TASK TO CARRY OUT:
Across these entries, work out how many lines carry the string "POLISH", and give only that number.
*** Opening of DATA TO USE ***
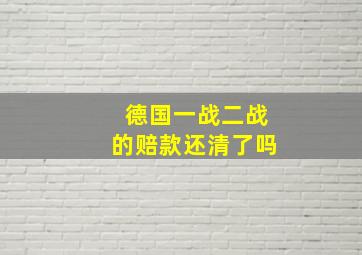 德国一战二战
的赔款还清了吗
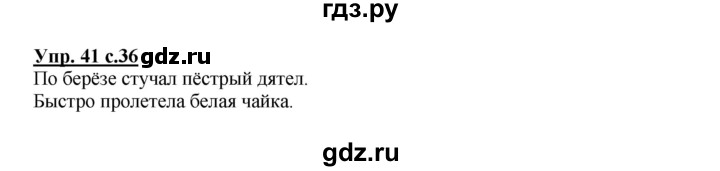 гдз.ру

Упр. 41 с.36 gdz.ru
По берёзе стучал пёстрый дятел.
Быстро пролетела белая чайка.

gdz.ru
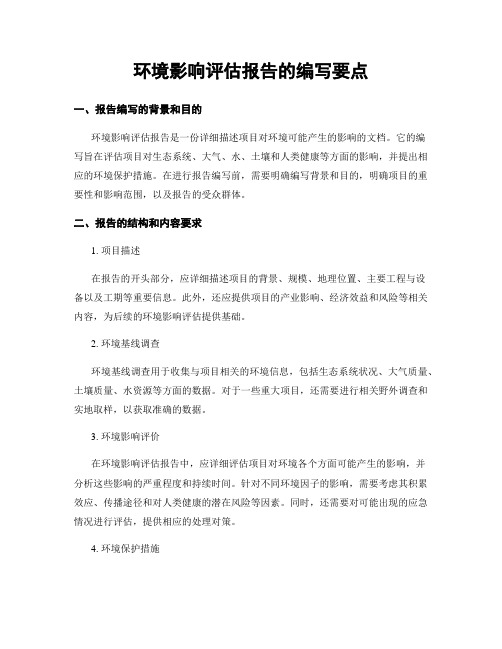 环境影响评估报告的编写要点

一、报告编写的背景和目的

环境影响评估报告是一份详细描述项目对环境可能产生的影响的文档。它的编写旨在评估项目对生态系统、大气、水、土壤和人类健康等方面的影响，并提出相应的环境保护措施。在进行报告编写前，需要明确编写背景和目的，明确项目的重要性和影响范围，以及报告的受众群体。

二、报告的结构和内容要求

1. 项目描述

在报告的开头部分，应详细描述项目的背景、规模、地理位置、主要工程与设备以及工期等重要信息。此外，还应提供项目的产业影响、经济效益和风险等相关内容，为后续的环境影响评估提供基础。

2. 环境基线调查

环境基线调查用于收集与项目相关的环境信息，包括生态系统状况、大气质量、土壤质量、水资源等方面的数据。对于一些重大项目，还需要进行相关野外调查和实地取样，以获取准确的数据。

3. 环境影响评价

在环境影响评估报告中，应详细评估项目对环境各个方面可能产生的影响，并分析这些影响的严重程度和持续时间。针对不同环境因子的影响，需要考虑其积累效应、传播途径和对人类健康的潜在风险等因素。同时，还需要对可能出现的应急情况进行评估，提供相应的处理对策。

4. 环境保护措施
*** Close of DATA TO USE ***
*** Opening of DATA TO USE ***
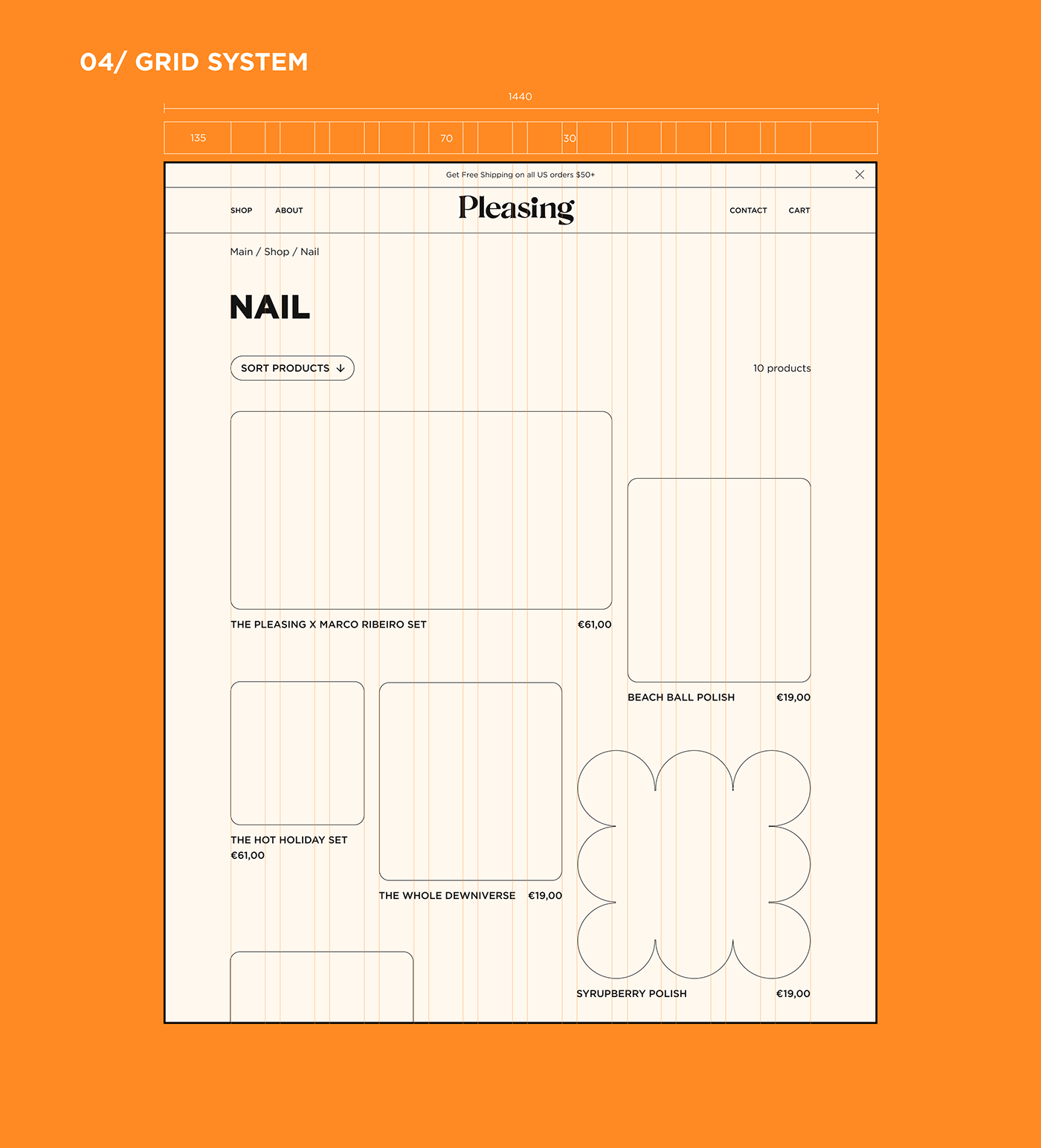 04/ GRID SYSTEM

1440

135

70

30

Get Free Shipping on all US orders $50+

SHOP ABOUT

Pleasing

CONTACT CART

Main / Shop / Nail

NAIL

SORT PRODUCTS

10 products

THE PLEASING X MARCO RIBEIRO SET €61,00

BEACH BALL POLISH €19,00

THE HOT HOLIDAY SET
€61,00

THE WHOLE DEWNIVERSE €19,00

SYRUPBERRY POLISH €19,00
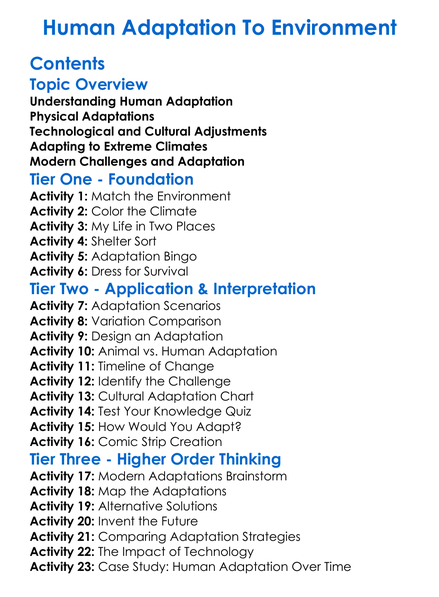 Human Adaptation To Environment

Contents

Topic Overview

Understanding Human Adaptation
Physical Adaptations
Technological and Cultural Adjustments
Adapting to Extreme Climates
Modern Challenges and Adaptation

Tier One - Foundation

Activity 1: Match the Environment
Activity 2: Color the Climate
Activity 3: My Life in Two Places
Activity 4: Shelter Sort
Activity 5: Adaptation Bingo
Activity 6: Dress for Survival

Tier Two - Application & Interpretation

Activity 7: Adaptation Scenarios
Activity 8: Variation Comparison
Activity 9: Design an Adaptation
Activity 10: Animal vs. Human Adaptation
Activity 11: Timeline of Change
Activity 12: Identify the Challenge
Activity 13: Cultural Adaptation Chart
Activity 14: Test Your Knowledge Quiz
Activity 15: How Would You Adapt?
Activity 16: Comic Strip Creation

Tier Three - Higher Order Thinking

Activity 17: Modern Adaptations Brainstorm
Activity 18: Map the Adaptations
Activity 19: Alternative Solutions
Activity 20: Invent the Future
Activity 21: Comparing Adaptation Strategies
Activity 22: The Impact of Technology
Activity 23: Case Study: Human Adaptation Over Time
*** Close of DATA TO USE ***
TASK RESPONSE:
2